Cutscenes have been retconned to fit Halo into the franchise continuity that now has Halo Reach as a direct prequel to the original game, but the gameplay sections are unchanged (and yes that does mean the Flood are as annoying as ever). The player is Master Chief, a genetically engineered super-soldier. Thrown into the midst of an interstellar war between humanity and an alien race known as The Covenant, Master Chief must search the mysterious alien ringworld of Halo for a mysterious doohickey that will turn the tide of the war.
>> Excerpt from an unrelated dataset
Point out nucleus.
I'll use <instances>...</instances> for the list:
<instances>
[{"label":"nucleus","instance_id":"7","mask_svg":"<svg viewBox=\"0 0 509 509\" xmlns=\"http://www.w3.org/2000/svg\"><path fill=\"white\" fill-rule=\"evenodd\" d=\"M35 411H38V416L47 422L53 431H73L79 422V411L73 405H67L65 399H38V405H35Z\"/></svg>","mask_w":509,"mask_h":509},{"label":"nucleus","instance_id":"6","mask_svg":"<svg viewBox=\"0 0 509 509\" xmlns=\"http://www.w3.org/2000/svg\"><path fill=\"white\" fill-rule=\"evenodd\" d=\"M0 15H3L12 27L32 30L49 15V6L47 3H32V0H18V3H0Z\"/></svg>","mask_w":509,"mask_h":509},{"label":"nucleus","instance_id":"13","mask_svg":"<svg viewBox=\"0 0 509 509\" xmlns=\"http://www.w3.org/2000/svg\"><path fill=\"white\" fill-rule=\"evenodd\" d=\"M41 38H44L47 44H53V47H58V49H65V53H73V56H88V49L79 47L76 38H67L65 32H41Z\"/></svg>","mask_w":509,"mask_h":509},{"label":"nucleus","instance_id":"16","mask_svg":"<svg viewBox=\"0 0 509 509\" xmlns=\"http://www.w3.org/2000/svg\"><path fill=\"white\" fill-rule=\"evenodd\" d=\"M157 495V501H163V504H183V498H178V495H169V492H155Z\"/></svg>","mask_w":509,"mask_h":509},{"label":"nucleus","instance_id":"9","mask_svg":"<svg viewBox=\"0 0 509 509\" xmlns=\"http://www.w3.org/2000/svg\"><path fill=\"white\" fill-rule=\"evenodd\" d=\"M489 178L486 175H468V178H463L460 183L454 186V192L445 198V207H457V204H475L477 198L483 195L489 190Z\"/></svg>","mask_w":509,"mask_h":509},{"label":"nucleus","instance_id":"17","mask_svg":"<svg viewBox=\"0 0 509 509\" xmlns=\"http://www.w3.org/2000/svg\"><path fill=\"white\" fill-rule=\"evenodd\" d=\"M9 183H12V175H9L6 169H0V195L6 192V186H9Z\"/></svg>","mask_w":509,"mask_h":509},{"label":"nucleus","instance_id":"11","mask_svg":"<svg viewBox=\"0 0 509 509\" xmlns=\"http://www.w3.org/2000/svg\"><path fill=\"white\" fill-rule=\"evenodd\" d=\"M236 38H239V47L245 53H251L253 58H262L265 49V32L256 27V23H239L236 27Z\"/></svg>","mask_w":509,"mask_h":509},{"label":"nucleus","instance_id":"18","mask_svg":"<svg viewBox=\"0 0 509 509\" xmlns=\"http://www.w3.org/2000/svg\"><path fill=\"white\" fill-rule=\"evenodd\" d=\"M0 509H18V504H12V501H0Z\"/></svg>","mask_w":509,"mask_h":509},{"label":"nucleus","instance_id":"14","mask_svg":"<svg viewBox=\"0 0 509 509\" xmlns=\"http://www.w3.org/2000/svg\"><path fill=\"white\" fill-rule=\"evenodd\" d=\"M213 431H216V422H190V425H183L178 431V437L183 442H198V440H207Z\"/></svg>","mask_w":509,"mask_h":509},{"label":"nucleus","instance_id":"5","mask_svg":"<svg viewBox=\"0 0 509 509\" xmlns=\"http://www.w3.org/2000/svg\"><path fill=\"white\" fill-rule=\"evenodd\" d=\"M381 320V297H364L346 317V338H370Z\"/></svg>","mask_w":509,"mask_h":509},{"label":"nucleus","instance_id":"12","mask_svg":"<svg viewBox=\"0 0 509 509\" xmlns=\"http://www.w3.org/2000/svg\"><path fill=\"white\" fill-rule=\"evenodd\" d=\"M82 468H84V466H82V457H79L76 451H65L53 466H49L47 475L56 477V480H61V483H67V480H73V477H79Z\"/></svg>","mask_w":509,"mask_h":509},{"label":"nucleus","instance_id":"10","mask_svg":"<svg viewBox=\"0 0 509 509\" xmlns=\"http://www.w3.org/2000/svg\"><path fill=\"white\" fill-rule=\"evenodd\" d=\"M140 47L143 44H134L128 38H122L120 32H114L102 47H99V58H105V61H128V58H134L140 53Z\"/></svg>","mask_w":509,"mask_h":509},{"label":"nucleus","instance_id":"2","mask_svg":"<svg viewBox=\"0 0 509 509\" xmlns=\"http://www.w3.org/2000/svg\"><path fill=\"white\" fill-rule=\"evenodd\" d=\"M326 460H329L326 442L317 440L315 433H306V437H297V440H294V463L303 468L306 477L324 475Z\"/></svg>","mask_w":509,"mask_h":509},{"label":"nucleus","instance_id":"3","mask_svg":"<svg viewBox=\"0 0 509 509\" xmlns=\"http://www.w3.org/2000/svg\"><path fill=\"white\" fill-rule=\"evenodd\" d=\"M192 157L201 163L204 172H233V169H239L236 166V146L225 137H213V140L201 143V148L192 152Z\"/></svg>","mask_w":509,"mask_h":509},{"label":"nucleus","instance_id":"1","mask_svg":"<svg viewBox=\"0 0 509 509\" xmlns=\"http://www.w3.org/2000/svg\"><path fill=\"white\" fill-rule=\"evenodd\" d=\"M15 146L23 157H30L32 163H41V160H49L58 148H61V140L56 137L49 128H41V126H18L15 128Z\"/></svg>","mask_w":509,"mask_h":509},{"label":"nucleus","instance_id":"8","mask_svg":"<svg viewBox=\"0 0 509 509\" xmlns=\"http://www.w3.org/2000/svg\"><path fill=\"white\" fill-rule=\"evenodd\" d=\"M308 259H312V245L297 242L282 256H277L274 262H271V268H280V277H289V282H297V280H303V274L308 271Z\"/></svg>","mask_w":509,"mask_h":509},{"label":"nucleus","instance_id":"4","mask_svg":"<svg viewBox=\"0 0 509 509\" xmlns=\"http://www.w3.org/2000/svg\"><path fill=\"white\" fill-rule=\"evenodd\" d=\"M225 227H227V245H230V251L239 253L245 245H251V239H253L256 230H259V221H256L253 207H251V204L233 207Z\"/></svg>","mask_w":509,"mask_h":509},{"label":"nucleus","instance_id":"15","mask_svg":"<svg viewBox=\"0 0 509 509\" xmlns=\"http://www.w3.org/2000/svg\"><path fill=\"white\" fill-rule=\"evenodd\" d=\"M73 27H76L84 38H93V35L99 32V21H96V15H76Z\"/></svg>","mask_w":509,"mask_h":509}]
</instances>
In truth, the anniversary edition does not quite have the looks of a current triple A release. The opening section of the game on the space cruiser The Pillar of Autumn looks several generations old. Character models move stiffly, facial animations are crude, and the gaming environment is mainly corridors.  On release this section had the function of easing console fans into the FPS genre, but now that it is established after a decade of increasingly sophisticated games it feels a little flat. Things improve greatly after Master Chief escapes the ship and crash lands on Halo. Open environments benefit most from the graphical upgrade (there is an option to turn of the HD textures and see the original graphics).

Halo is still a great game, Warthogs are as exciting to drive as ever, and the enemy AI has rarely been bettered in the 10 years since release. However the graphical upgrade does not take the game up to the level of Halo 3, ODST or Reach, and charging top dollar seems a bit of a stretch when the original game is also available on XBox market place (in the original low res version) for considerably cheaper. Sure the game also comes with original Halo multiplayer maps running on the Reach engine, but if you aren’t already playing Reach prepare to get your ass handed to you.

This is a reminder of how great the original Halo was and still is, but in a crowded pre-Christmas marketplace, it is hardly an essential purchase.